If those methods do not work, there are a few other options that we consider “emergency because the baby won’t stop freaking out after trying for hours”:
- Use the Windi – to be blunt, you put the device in the baby’s rectum and it releases the gas (and usually a lot of poop) – we bought a 10 pack and used them 3 times, but we were hesitant because we did not want to create a situation where the baby relies on that stimulation.
- Use Gripe Water – this is an American thing, and it works really well to sooth the baby when they have super intense pain and cannot be soothed otherwise. The problem we had was that 1) they do not use it in Sweden so it has not been “approved” (even though the USDA has approved it), so my wife was skeptical, and 2) it worked too well, so my wife was skeptical.
- The issue was about putting a substance into our baby, so I can understand why there was skepticism!
- When we used it the first time, we used 1/2 the recommended dose after the baby was crying intensely for over 1 hour without stopping and it worked within 5 minutes and the baby slept for 9 hours. So, my wife insisted there must be tranquilizers in it and was concerned (there is not, it is all natural and safe).

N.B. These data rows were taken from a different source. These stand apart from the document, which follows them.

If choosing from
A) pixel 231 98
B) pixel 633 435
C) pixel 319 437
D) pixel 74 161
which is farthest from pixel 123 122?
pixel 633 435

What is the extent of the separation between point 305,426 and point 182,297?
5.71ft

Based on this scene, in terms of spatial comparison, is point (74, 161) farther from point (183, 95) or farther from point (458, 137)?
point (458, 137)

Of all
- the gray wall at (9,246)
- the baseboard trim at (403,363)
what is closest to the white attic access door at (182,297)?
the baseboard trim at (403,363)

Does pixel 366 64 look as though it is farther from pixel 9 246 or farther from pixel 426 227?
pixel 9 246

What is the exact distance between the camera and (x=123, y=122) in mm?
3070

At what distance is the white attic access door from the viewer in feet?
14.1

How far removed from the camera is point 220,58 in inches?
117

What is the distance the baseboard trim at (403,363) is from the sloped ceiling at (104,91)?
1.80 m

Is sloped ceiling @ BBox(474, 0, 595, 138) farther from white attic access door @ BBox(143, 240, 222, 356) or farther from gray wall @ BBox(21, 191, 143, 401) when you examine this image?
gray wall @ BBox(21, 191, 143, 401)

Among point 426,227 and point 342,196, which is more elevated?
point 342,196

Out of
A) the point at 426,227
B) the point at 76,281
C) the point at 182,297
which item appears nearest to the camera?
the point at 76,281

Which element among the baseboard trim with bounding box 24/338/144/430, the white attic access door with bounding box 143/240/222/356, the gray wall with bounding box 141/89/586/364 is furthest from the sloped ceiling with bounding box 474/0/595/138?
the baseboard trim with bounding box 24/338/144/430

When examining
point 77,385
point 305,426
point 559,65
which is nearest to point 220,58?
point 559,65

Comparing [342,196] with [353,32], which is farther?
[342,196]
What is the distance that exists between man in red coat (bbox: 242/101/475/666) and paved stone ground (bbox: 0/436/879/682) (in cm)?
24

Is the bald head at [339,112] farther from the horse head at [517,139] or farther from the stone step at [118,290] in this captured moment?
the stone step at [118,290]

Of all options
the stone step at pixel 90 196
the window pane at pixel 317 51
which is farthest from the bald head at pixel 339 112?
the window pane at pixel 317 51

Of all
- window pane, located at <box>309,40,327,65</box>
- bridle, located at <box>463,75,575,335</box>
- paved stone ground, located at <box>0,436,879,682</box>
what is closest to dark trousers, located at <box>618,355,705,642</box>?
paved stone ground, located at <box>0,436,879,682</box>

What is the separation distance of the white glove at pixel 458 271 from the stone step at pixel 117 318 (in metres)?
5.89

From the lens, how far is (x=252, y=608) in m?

I mentioned above that you need to look at the causes of the gas, and I mentioned the diet, but I did not mention feeding technique. I could write a whole separate post about breastfeeding (and I will!), but until then I will only say that breastfeeding is not easy for many people (babies, mothers, fathers, friends, family, etc.) – and I think there is so much focus on “you must breastfeed” that there is a lot of missing education about making sure you are doing it right when you do it. There are things you can do to make sure you are limiting the potential pain, gas, and grunting – just by altering how you feed (like when you switch breasts, and so on).
I don’t intend to write long posts like this very often, but I realized that if someone happens upon this blog in the middle of the night with a grunting or screaming baby, it might be helpful to give in-depth information instead of just glossing over it. And to those people, remember the best advice we got as new parents: everything is a phase, and it will not last longer than 2 weeks, so hang in there!